Ortona, coperto del sangue della moglie gridava: “Ora vado a uccidere quell’altra”

Duplice delitto a Ortona, un importante centro dell’Abruzzo, in provincia di Chieti. Due donne – Letizia Primiterra e Laura Pezzella (nella foto qui sotto) – sono state uccise nel primo pomeriggio dim ieri nella cittadina in via Zara. L’autore del duplice omicidio è un uomo di 50 anni, originario di Lanciano, dipendente di un’azienda che eroga gas. Francesco Marfisi, questo il suo nome,  è stato fermato alcuni minuti dopo a bordo della sua auto, una Opel Mokka con la quale l’uomo si era dato alla fuga. Nella vettura sono stati rinvenuti due coltelli.
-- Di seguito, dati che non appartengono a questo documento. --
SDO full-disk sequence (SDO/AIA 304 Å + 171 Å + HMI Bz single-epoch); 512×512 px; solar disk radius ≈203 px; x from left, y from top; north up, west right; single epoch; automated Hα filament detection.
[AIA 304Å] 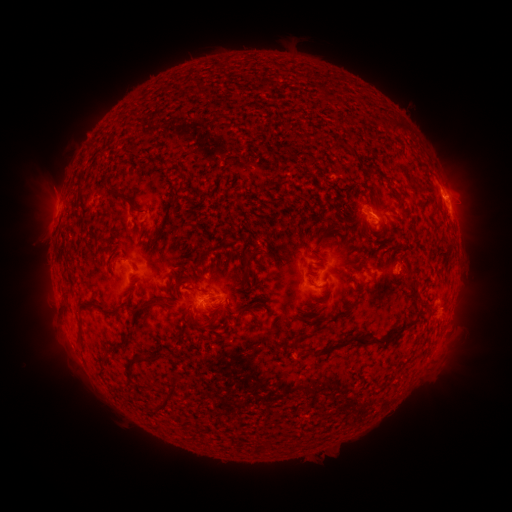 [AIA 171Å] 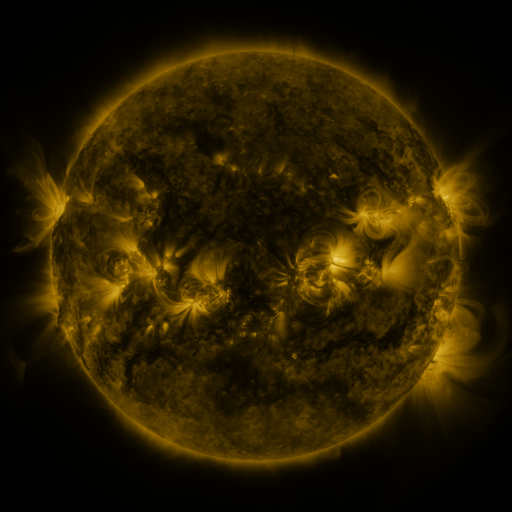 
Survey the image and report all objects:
filament: (396, 125)
filament: (118, 132)
filament: (165, 164)
filament: (112, 194)
filament: (130, 204)
filament: (66, 208)
filament: (247, 259)
filament: (70, 262)
filament: (413, 291)
filament: (146, 305)
filament: (99, 307)
filament: (406, 324)
filament: (204, 325)
filament: (81, 327)
filament: (306, 336)
filament: (349, 340)
filament: (144, 359)
filament: (104, 362)
filament: (172, 394)
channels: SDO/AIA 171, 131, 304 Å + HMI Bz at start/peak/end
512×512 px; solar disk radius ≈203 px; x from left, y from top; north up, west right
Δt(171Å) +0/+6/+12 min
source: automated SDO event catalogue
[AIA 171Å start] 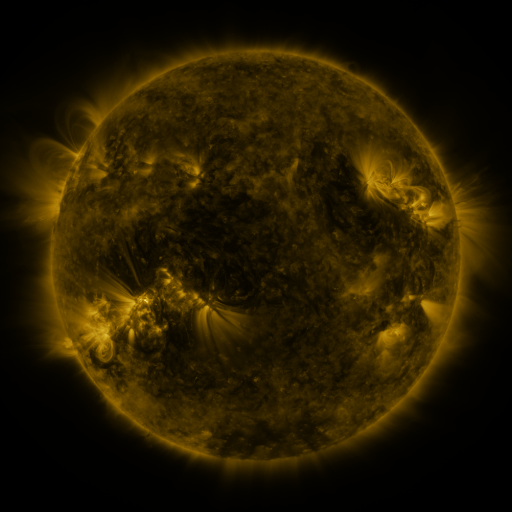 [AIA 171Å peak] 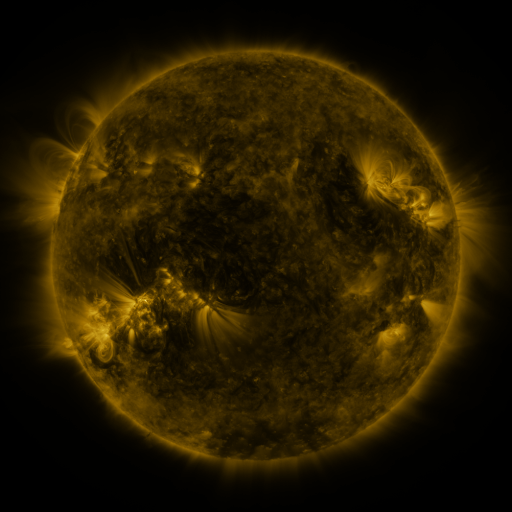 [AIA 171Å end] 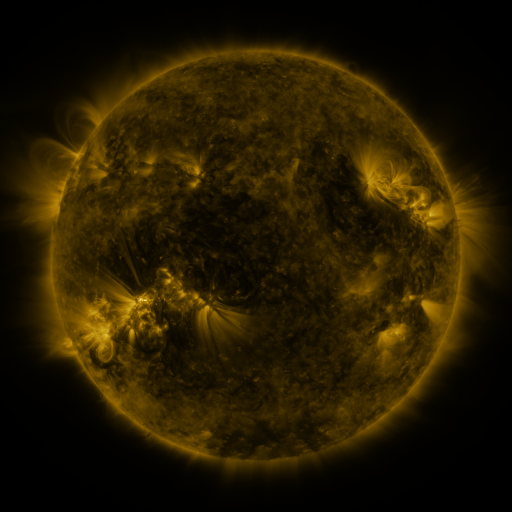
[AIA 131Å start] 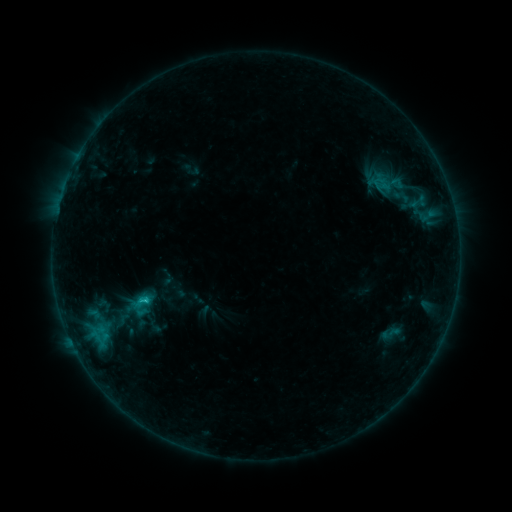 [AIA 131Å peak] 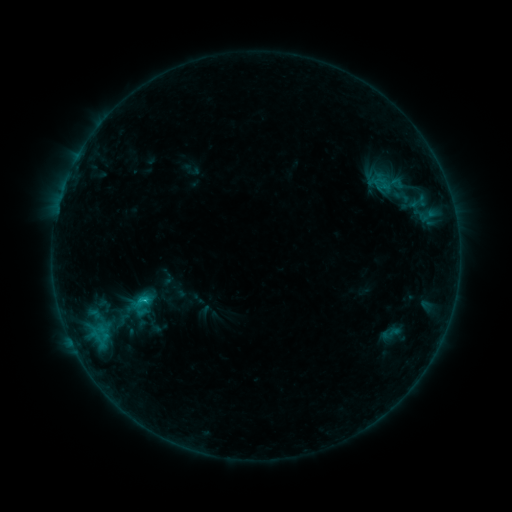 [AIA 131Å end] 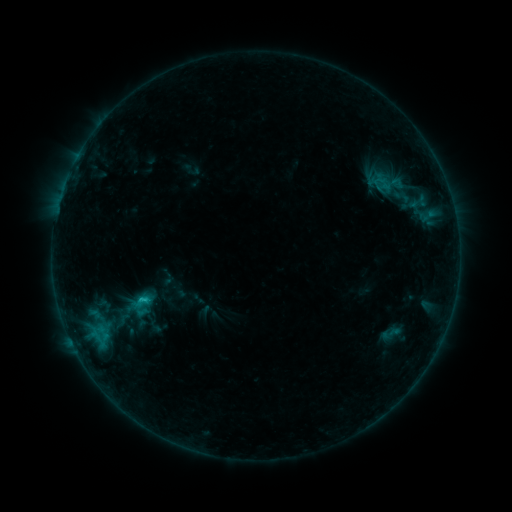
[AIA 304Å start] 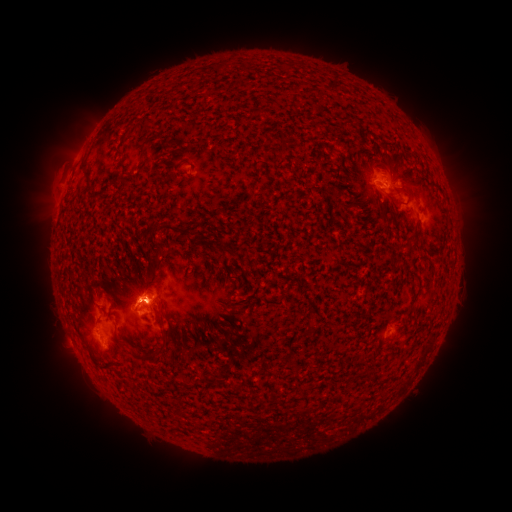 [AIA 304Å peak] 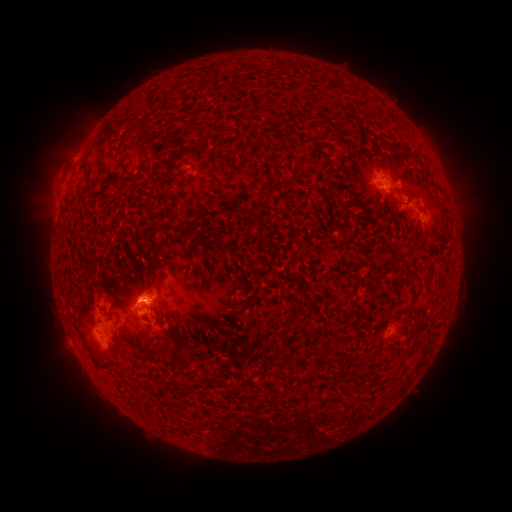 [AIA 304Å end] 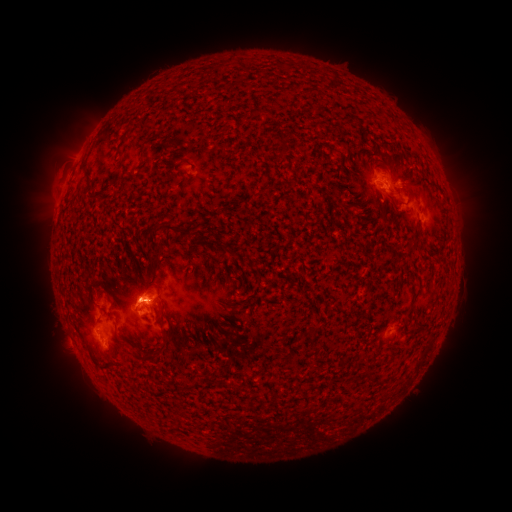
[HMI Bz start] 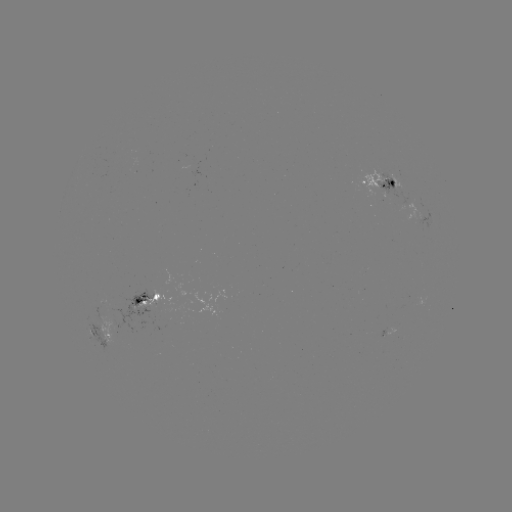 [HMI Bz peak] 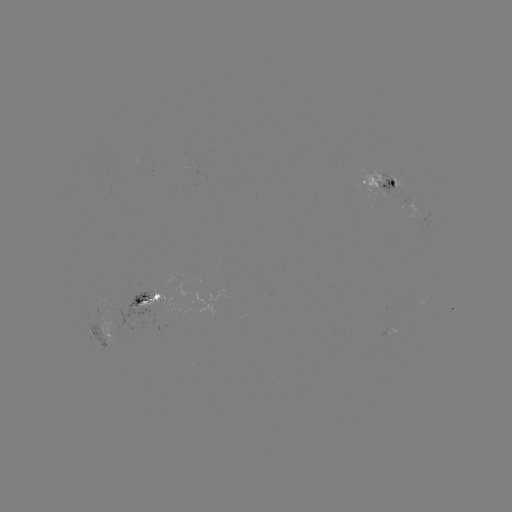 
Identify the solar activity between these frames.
C1.3 flare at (145, 294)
L’omicida ha inferto alle donne 30 coltellate. In serata ha confessato. Sospettava una relazione tra la moglie da cui stava separandosi e la sua amica più cara.
Un testimone ha raccontato che l’omicida, ancora coperto del sangue della moglie, gridava: “Ora vado a uccidere quell’altra”, delitto che purtroppo è avvenuto.

Fermato il duplice omicida

L’uomo è stato subito portato nella caserma dei carabinieri di Ortona dove è giunto anche il comandante provinciale dell’Arma di Chieti, il colonnello Luciano Calabrò.

L’autore del duplice omicidio (nel riquadro in alto) si chiama Francesco Marfisi, 50 anni di Lanciano. Dopo aver inferto le pugnalate mortali, l’uomo è tornato sul luogo del primo delitto dove per fortuna erano già arrivati i carabinieri. Altrimenti avrebbe ucciso anche una terza amica della moglie.

Il delitto è avvenuto in due posti differenti: in via Zara, a San Giuseppe, quartiere popolare di Ortona, dove Letizia Primiterra – che proprio ieri aveva festeggiato il 47° compleanno senza il marito – si era rifugiata a casa di un’amica; e in contrada Tamarete, dove è stata uccisa Laura Pezzella, 33 anni, la più cara amica di Letizia.

L’assassino in via Zara ha suonato al campanello dell’amica chiedendo a Letizia Primiterra di scendere per parlare. La donna è caduta nel tranello, è scesa ed è stata pugnalata mortalmente nell’androne del palazzo. Marfisi esce dal palazzo e urla: “Ora vado a uccidere anche l’altra”. Parte l’allarme ai carabinieri, mentre Marfisi – accecato dalla furia omicida – ha raggiunto contrada Tamarete e va nell’abitazione di Laura Pezzella, assassinata anche lei.

Una separazione in corso

Fra marito e moglie sarebbero state in corso le procedure per la separazione.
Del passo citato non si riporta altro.